Celebrating Indiana Jones 40 Years After ‘Raiders of the Lost Ark’

I don’t ever really need an excuse to watch Raiders of the Lost Ark. But it’s not every day the greatest adventure film cinema has ever produced turns 40—as Raiders does today—and it seemed a fitting celebration to watch the movie again for the umpteenth time. It is a perfect film—with the possible exception of removing the Wilhelm Scream played as one Nazi is thrown out of a truck, there is not a single thing I’d change. So many things come together to make this film great: the well-crafted set pieces, director Steven Spielberg’s insistence on using practical effects instead of CGI, cinematographer Douglas Slocombe’s elegant use of shadows and silhouettes, Harrison Ford’s perfectly cocky and heroic take on Indiana Jones, the list goes on. But the movie doesn’t just stand out for its technical brilliance and its strong writing. It’s beloved 40 years later because in Indiana Jones Raiders gave us one of the most iconic American heroes cinema has ever created. 

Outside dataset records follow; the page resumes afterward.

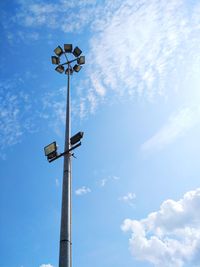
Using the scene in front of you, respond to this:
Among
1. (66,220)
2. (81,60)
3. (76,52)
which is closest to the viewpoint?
(66,220)

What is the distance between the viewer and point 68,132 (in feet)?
36.7

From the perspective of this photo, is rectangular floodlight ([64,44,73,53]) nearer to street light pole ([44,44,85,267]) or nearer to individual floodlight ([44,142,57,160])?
street light pole ([44,44,85,267])

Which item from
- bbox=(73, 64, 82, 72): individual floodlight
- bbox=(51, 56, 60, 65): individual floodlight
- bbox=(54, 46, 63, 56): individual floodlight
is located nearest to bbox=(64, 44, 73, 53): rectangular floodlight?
bbox=(54, 46, 63, 56): individual floodlight

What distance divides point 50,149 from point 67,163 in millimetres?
953

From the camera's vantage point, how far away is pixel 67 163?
32.8 ft

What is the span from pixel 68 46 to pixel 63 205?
8.81 m

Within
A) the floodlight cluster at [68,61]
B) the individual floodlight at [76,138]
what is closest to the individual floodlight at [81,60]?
the floodlight cluster at [68,61]

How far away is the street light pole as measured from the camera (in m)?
7.92

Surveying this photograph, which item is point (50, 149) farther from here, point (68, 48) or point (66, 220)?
point (68, 48)

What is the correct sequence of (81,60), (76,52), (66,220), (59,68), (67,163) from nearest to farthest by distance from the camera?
(66,220) < (67,163) < (59,68) < (81,60) < (76,52)

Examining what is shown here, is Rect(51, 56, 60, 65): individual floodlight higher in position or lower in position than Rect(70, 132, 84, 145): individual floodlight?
higher

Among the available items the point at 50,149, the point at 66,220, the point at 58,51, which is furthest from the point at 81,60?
the point at 66,220

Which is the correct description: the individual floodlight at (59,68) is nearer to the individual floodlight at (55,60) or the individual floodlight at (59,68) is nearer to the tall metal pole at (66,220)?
the individual floodlight at (55,60)

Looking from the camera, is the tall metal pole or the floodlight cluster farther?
the floodlight cluster
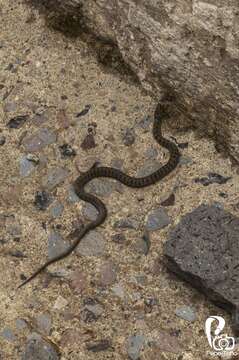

You can learn a lot about a society based on the stories it tells about itself—the virtues it espouses, the vices it ignores in short, what the civilization believes about itself. Think of ancient Greek myths or, for a modern example, how James Bond has become a symbol of Britishness—a hero who can commit violence but does so in a suit and with genteel aplomb. Societies love and elevate figures they think represent their best qualities, and we have chosen to elevate Indiana Jones, in large part because in Jones we see a truly American hero. 

Americanness was deeply built into Indiana Jones’ DNA from the start. The character was intended as an homage to the pulp action heroes of the 1930s, figures pulled from Westerns and space fantasies and inspired by cowboys and soldiers and treasure hunters who had pushed through frontiers in America only decades earlier. It’s this ancestry of uniquely American figures that led to not just Indy’s personality but even his outfit—inspired by Charlton Heston in Secret of the Incas and Humphrey Bogart in The Treasure of the Sierra Madre.

Indiana Jones is confident and competent, but a bit cocky and rough-and-tumble too. He’s more inclined to drink straight liquor than cocktails, and more inclined to wear his favorite leather jacket than a suit outside the 9 to 5. Indiana is, in other words, a distillation of American stereotypes and heroic archetypes, a living embodiment of the American ideals of grit and self-reliance.